At a recent seminar sponsored by the Fine Chocolate Industry Association, one of Cuna de Piedra’s founders, Enrique Pérez, described the brand’s somewhat inauspicious product launch at the Northwest Chocolate Festival in November 2019. The brand had just been conceived of in March of that same year, and the team behind Cuna de Piedra had only received the wrappers for their bean-to-bar chocolates the night before the event. Pérez was already unsure that the brand’s value would resonate with U.S. consumers, consisting mainly of single origin, 2-ingredient, Mexican dark chocolate: “we don’t have creamy chocolate; we don’t have chocolate and hazelnut, etc.” he says.
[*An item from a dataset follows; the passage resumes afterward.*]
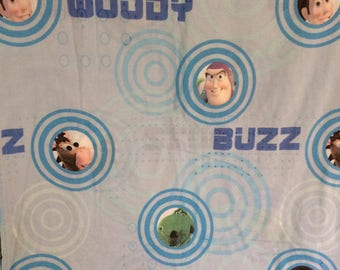 Toy Story, twin flat sheet, blue color, Buzz, Woody, Rex and Bullseye, vintage, preowned, good condition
When the team initially found that not a lot of people at the festival seemed interested in trying their samples, they thought their fears might be confirmed, if it weren’t for one lady who expressed a lot of enthusiasm for what they were doing and wanted to taste. Pérez describes her reaction: “‘You know what? This is incredible and I love it,’ she said, “but I cannot taste the Tabasco…’”

“People weren’t trying our samples,” Pérez explains, “because they saw the word Tabasco and thought, ‘hot sauce.’’ Five of seven of Cuna de Piedra’s chocolate bars (at the time) had the word Tabasco on them, as the cacao beans are sourced from the Mexican state of Tabasco. “After that we started saying out loud every 5 minutes, ‘this is cacao from Tabasco, not with Tabasco,’” and eventually a crowd gathered.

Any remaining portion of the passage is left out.